→ Tugas yang Diberikan
1. Terjemahkan ke dalam bahasa Inggris kalimat dari kutipan tentang kebocoran data pribadi ini: "Meskipun ini menjadi kasus kebocoran data kesekian kalinya, payung hukum perlindungan data pribadi tak kunjung disahkan."
2. Lanjutkan kutipan berita tentang kebocoran data pribadi, mulai setelah kalimat terakhir yang tercantum.
::: Kutipan Terpilih
Kebocoran Data Pribadi Terus Terjadi, UU Perlindungan Tak Kunjung Rampung
JAKARTA, MEDIAINI.COM – Kasus kebocoran data penduduk membuat resah. Dimulai dari dugaan bocornya data aplikasi Electronic Health Alert Card (E-HAC), yang diperkirakan berdampak pada 1,3 juta pengguna aplikasi tersebut. Tak lama berselang, publik kembali dikejutkan oleh kabar data vaksinasi Presiden Joko Widodo yang diakses warganet di aplikasi Pedulilindungi.
Meskipun ini menjadi kasus kebocoran data kesekian kalinya, payung hukum perlindungan data pribadi tak kunjung disahkan. Rancangan Undang-undang Perlindungan Data Pribadi (RUU PDP) yang sebelumnya ditargetkan rampung setelah lebaran atau sekitar bulan Mei 2021, masih belum diundangkan.
::::::
::: Informasi yang Ditampilkan
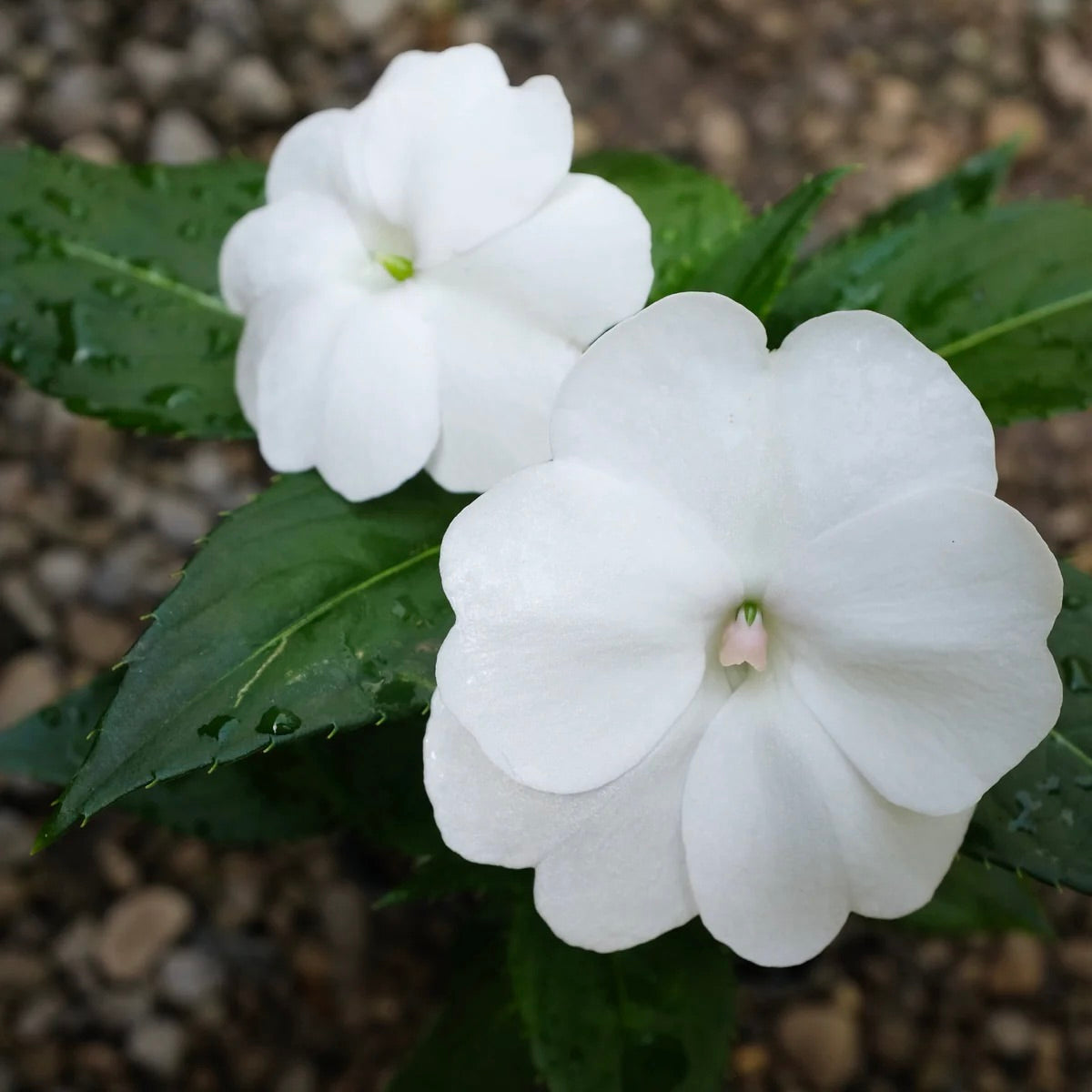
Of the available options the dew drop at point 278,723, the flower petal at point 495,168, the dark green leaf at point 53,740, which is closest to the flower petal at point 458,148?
::::::
→ Sebagai Tanggapan
1. Even though this is yet another case of a data leak, the legal framework for personal data protection has still not been passed.

2.
Pada Juni lalu, pembahasan RUU PDP kembali diperpanjang untuk yang kedua kali. Anggota Komisi I DPR RI dari Fraksi PKS, Sukamta, mengatakan pembahasan RUU PDP masih terhambat karena Menteri Komunikasi dan Informatika (Kemkominfo) Johnny G Plate belum mau bergerak. Menurut Sukamta, salah satu poin yang masih dibahas adalah mengenai otoritas pengawas dari lembaga pengawas data pribadi.
Hal senada diungkapkan Ketua Panitia (Panja) RUU PDP DPR Abdul Kharis Almasyahri. Politisi Partai PKS itu mengatakan, pemerintah tidak konsisten dengan kesepakatan awal yang dibuat dengan DPR. Saat awal pembahasan dalam rapat yang dilakukan pada Juli lalu, Komisi I DPR dan pemerintah sejatinya sepakat untuk membentuk lembaga pengawas yang bertanggung jawab langsung kepada presiden.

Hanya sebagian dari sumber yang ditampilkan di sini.